Книги

Чего желают боги

22
18
20
22
24
26
28
30

– Откуда мне знать? – пожала плечами узница. – Мейлик сказала, вот ее и спроси.

– Но вы же мать и дочь, – удивилась я. – И так близки. Мейлик проводит у тебя столько времени. А когда выяснилось, что отравить хотели тебя, она так искренне переживала, даже плакала. Мне кажется, что мать знает о своем дитя всё, особенно в детстве. А ты любящая и заботливая мать, и мне думается, что ответ тебе известен. Поделись. – Хенар растерянно пожала плечами, и я продолжила: – Ну, хорошо. Давай попробуем вместе разобраться. Расскажи про ее детство.

– Хорошее у нее детство было, как у всех, – отмахнулась женщина, но я не спешила успокаиваться:

– Но, Хенар, как такое может быть, чтобы матери было нечего сказать о своем дитя? Мейлик – твоя единственная дочь. Ты в любви ее зачала, выносила, родила, выкормила и растила, заботясь как о нежном цветке. Разве не так? А если так, то и историй о дочери у тебя должно быть немало. Если я спрошу Тамалык про ее детей, так я до вечера от нее отойти не смогу. А ты отмахиваешься. Потом обижаешься, что я ищу в вашем прошлом тайны. А как не искать, если ты сама туман напускаешь?

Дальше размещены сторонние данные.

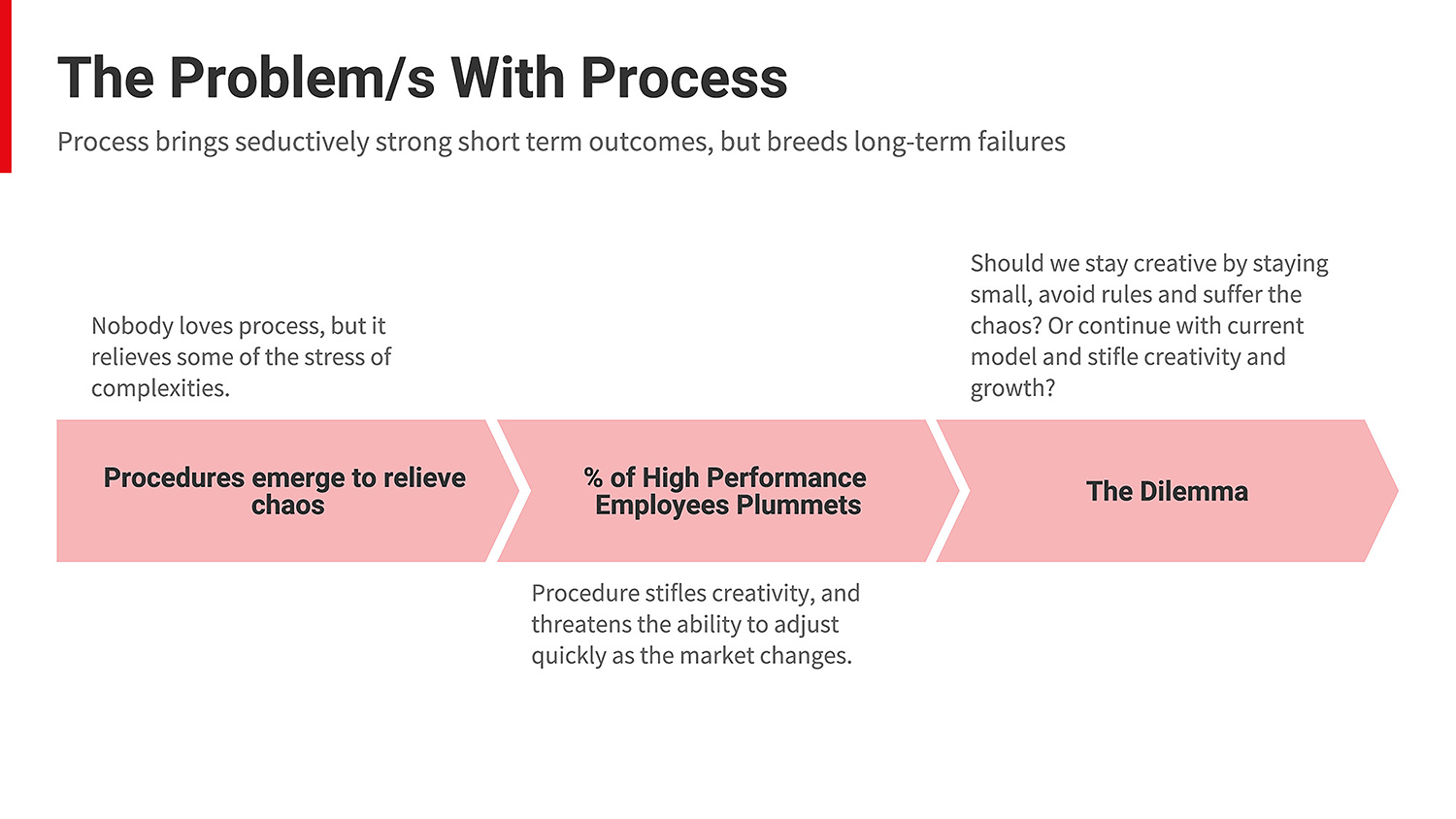 The Problem/s With Process

Process brings seductively strong short term outcomes, but breeds long-term failures

Nobody loves process, but it relieves some of the stress of complexities.

Procedures emerge to relieve chaos

% of High Performance Employees Plummets

Procedure stifles creativity, and threatens the ability to adjust quickly as the market changes.

Should we stay creative by staying small, avoid rules and suffer the chaos? Or continue with current model and stifle creativity and growth?

The Dilemma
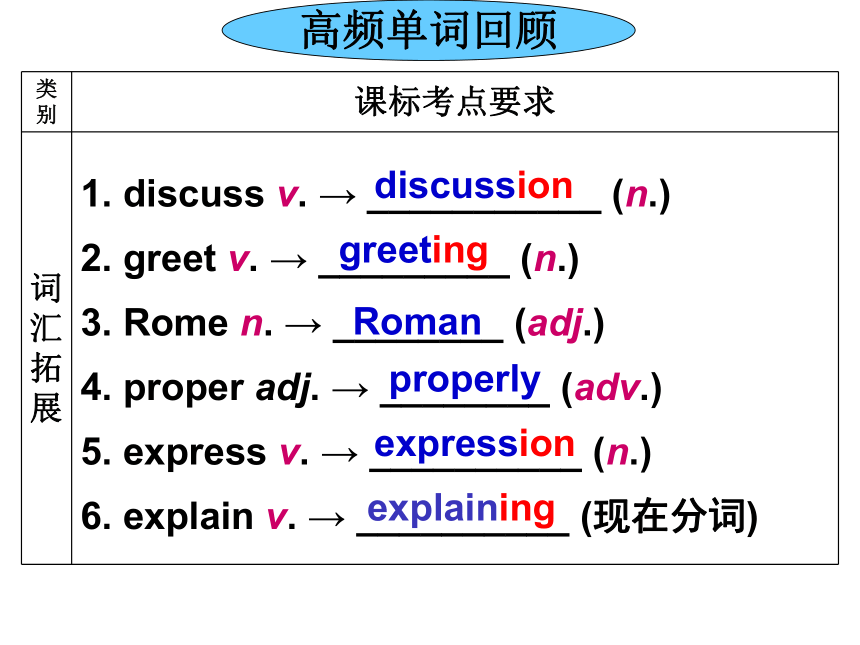 高频单词回顾

| 类别 | 课标考点要求 |
|---|---|
| 词汇拓展 | 1. discuss v. → discussion (n.)<br>2. greet v. → greeting (n.)<br>3. Rome n. → Roman (adj.)<br>4. proper adj. → properly (adv.)<br>5. express v. → expression (n.)<br>6. explain v. → explaining (现在分词) |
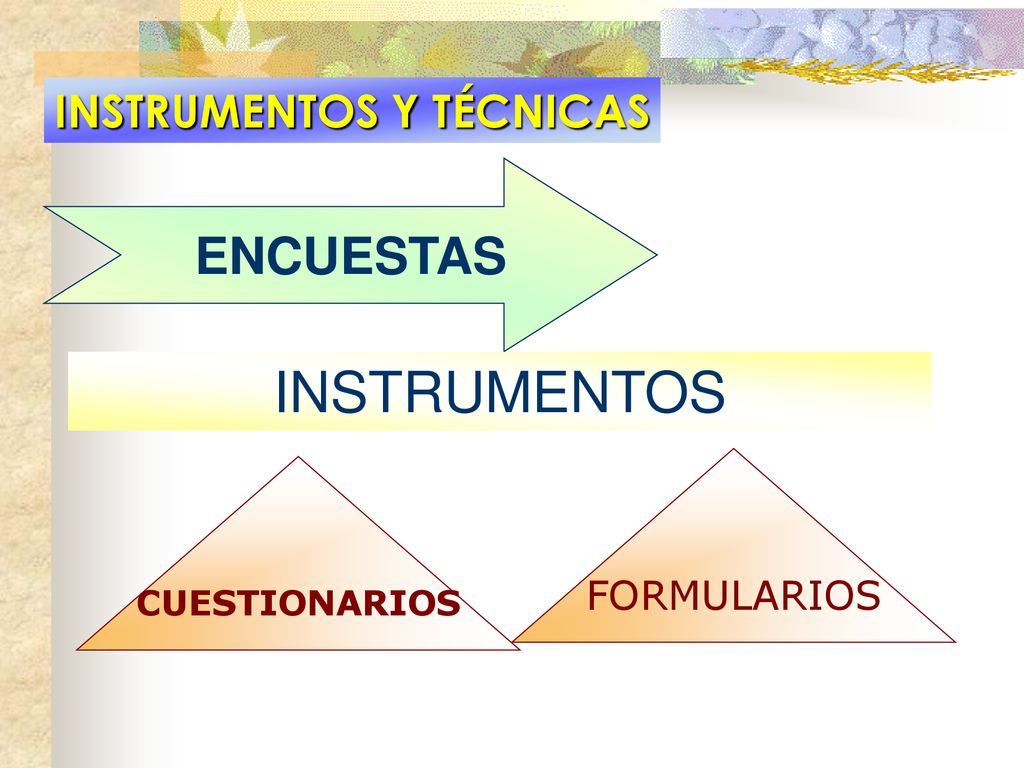 INSTRUMENTOS Y TÉCNICAS

ENCUESTAS

INSTRUMENTOS

CUESTIONARIOS

FORMULARIOS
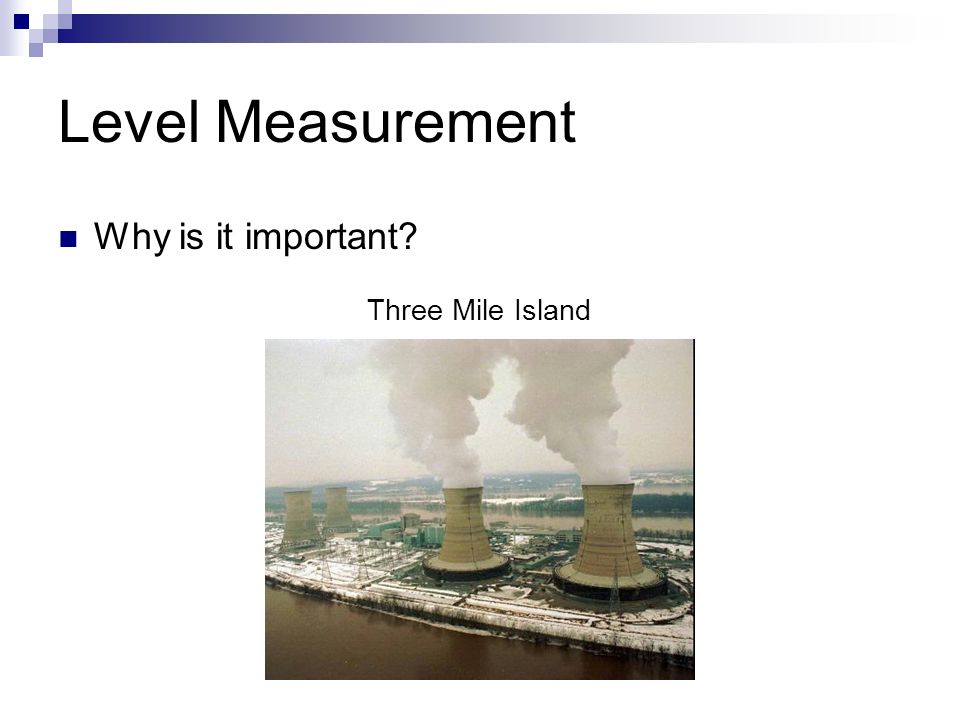 Level Measurement

Why is it important?

Three Mile Island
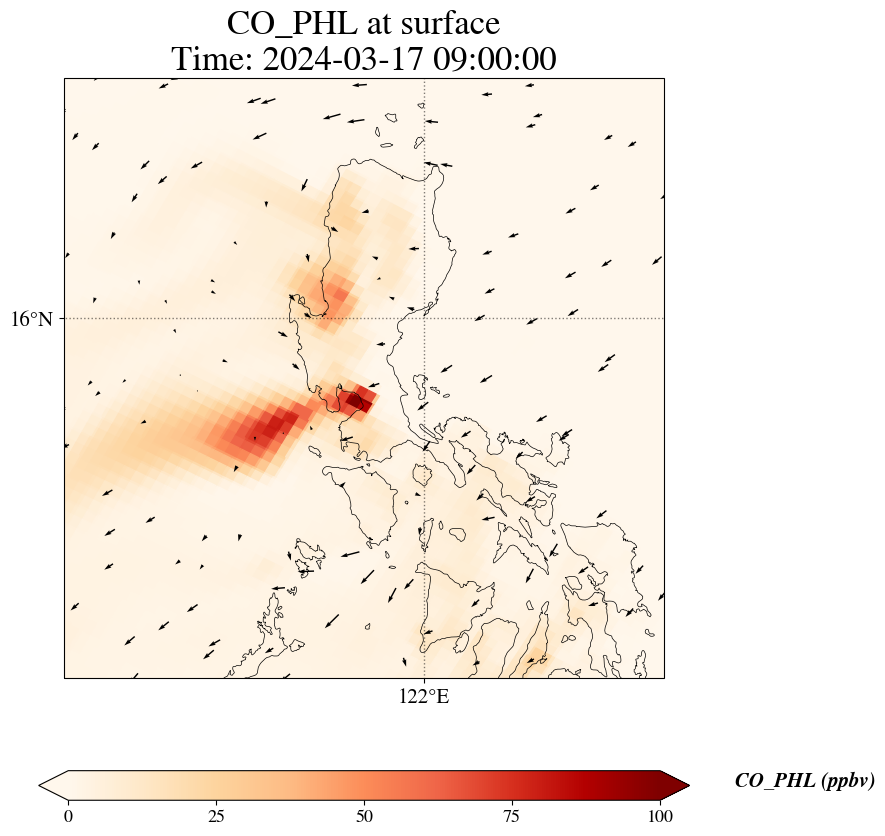 CO_PHL at surface
Time: 2024-03-17 09:00:00

16°N

122°E

0 25 50 75 100

CO_PHL (ppbv)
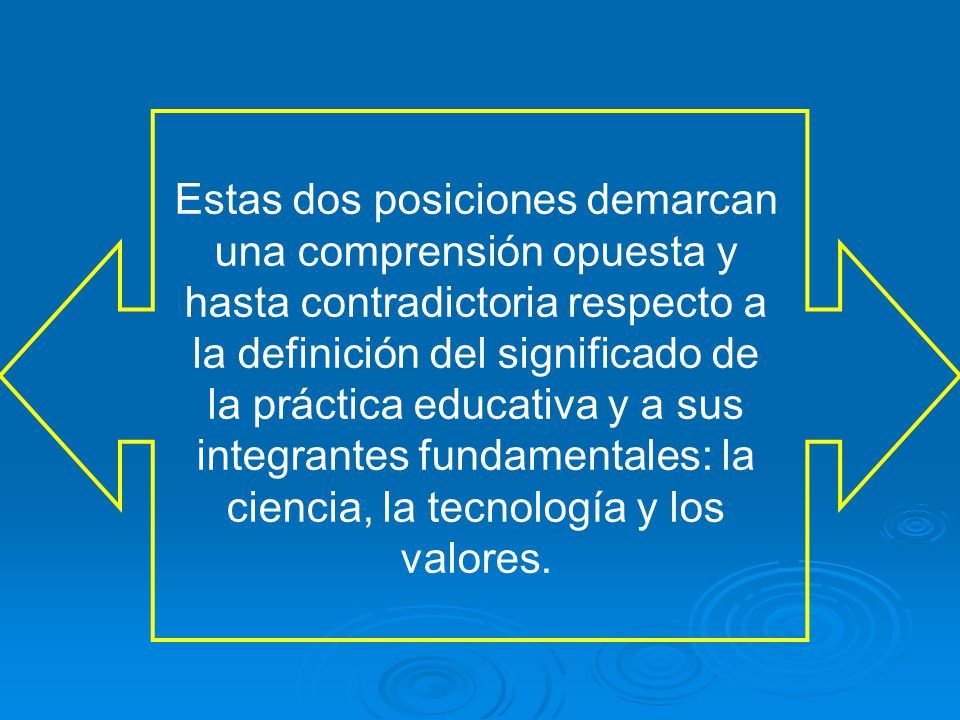 Estas dos posiciones demarcan una comprensión opuesta y hasta contradictoria respecto a la definición del significado de la práctica educativa y a sus integrantes fundamentales: la ciencia, la tecnología y los valores.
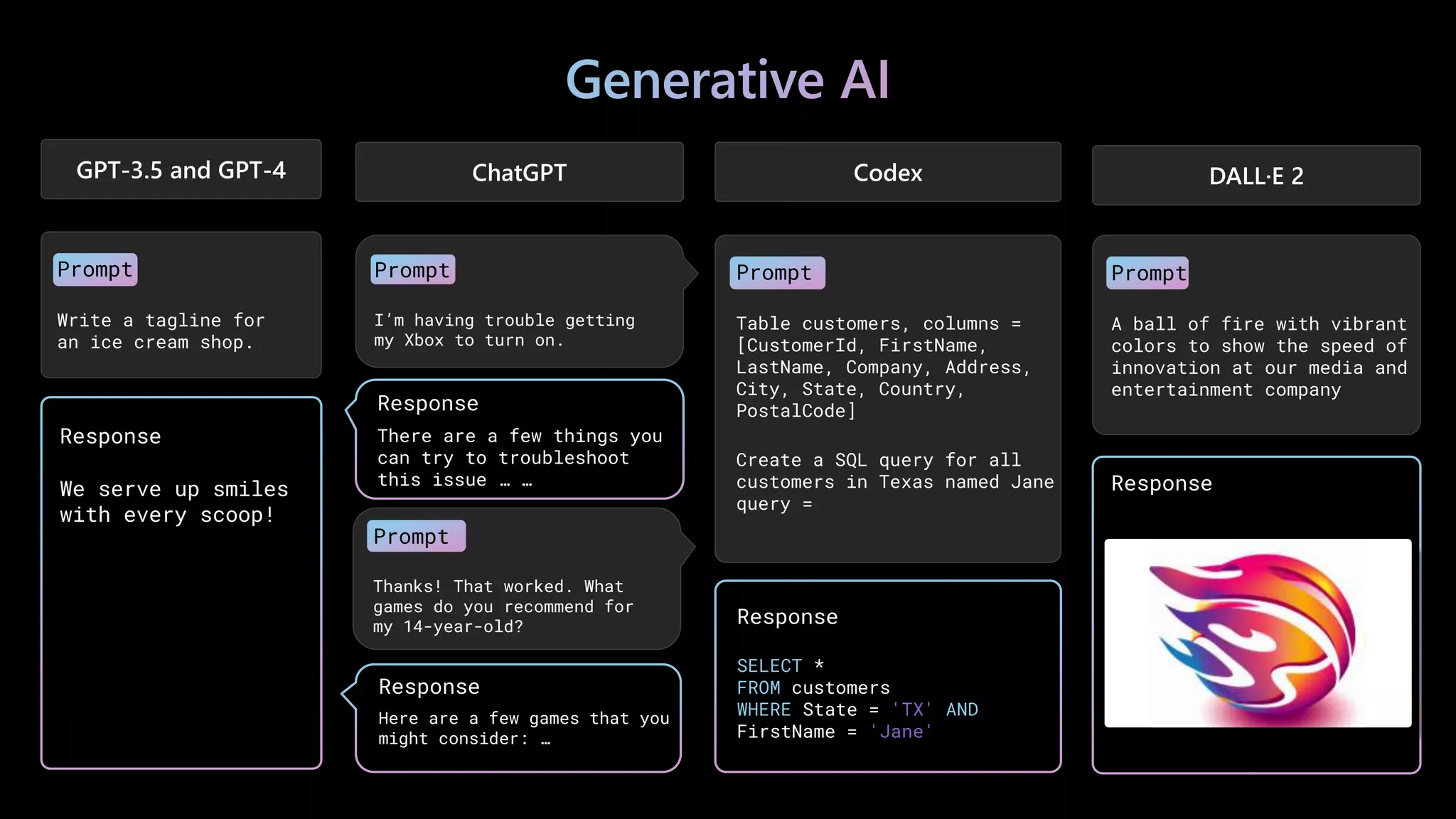 Generative AI

GPT-3.5 and GPT-4

Prompt

Write a tagline for an ice cream shop.

Response

We serve up smiles with every scoop!

ChatGPT

Prompt

I'm having trouble getting my Xbox to turn on.

Response

There are a few things you can try to troubleshoot this issue … …

Prompt

Thanks! That worked. What games do you recommend for my 14-year-old?

Response

Here are a few games that you might consider: …

Codex

Prompt

Table customers, columns = [CustomerId, FirstName, LastName, Company, Address, City, State, Country, PostalCode]

Create a SQL query for all customers in Texas named Jane query =

Response

SELECT *
FROM customers
WHERE State = 'TX' AND
FirstName = 'Jane'

DALL·E 2

Prompt

A ball of fire with vibrant colors to show the speed of innovation at our media and entertainment company

Response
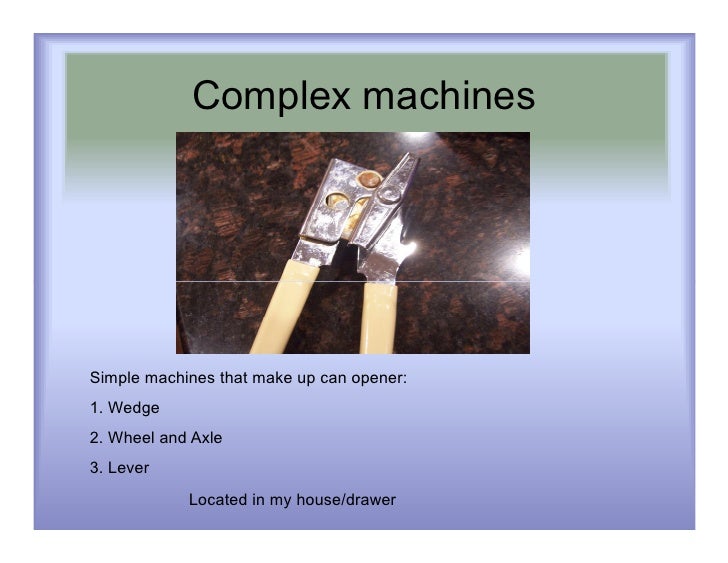 Complex machines

Simple machines that make up can opener:

1. Wedge

2. Wheel and Axle

3. Lever

Located in my house/drawer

– Ничего я не напускаю! – возмутилась вышивальщица. – Озорницей она была. Бойкая, веселая. Вот, видать, о братьях и мечтала. С ней все дружить хотели, а Мейлик только тех и подпускала, с кем ей интересно было. Иным и подойти не даст. И соседям на нее была радость глядеть, и детям поиграть всегда охота. Так и толпились под окнами, гулять зазывали. Вот так и росла.

– Хенар, расскажи про Белек, – попросила я с улыбкой. – Какая она?

– Озорная больно, – проворчала узница. – Глаз да глаз. Только отвернешься, а уж лезет куда-нибудь. Вот два дня назад к полкам полезла. Знала, что там ягоды. Мы с Мейлик на двор вышли, Белек еще спала. А как вернулись, она стоит на скамейке и ягоды ест. Лицо красное от сока, волосенки со сна разлохмачены, ну такая забавная, – женщина хмыкнула. – Я ей говорю, зачем же залезла – упадешь. А она мне: «Баба, ай-яй», – и пальчиком грозит, чтоб не ругалась, выходит. И вроде бы и поддать надо, что ягоды подавила да извозилась, а я смеюсь.

– Наверное, про маленького ребенка можно много историй рассказать, – улыбнулась я.

– Ой, – махнула рукой Хенар, – сколько угодно. То бейкше в хохолок вцепилась, думала, оторвет вместе с головой. Уж на что дурная птица эта бейкша, а сама от Белек с криками бежала. А вот еще платьице ей новое примеряла…

– Почему про Мейлик у тебя совсем нет историй? – прервала я узницу.

Она открыла рот, чтобы ответить, но вдруг всплеснула руками и воскликнула:

– Да что же это?! Почему ты меня изводишь глупыми вопросами? То я отравить дочь хотела, а то и вовсе про нее сказать не могу! А с чего мне тебе рассказывать? Вот родишь мужу, тогда сама и рассказывай, а я ответила, что хотела. Чего не хочу, говорить не стану.

– Что же дурного может быть в рассказе о детстве своего дитя? – изумилась я в ответ. – Выходит, или тебе нечего рассказывать, или же детства у Мейлик не было вовсе. И тогда мы вновь возвращаемся к твоим тайнам, Хенар. А Илан, выходит, совсем ни при чем, и ты его назвала лишь потому, что он не может опровергнуть твоих слов.

– Да Илан во всем виноват, Илан! – с раздражением выкрикнула вышивальщица. – Он, проклятый! Изводил меня, отравить хотел, всё он! А тайн у меня отродясь не было!

– Ты настаиваешь на своих словах? – уточнила я.

– Пусть Отец мне будет свидетелем, – истово ответила Хенар.

Я обернулась к Берику. Он усмехнулся и открыл дверь, а я вернула свое внимание узнице. За спиной послышались неспешные шаги, и вошедший произнес:

– Милости Отца, добрые люди.

– Илан? – неверяще спросила вышивальщица: – Он же…

– Вернулся с того света, – усмехнулась я. – Даже призраки имеют право высказаться в свою защиту.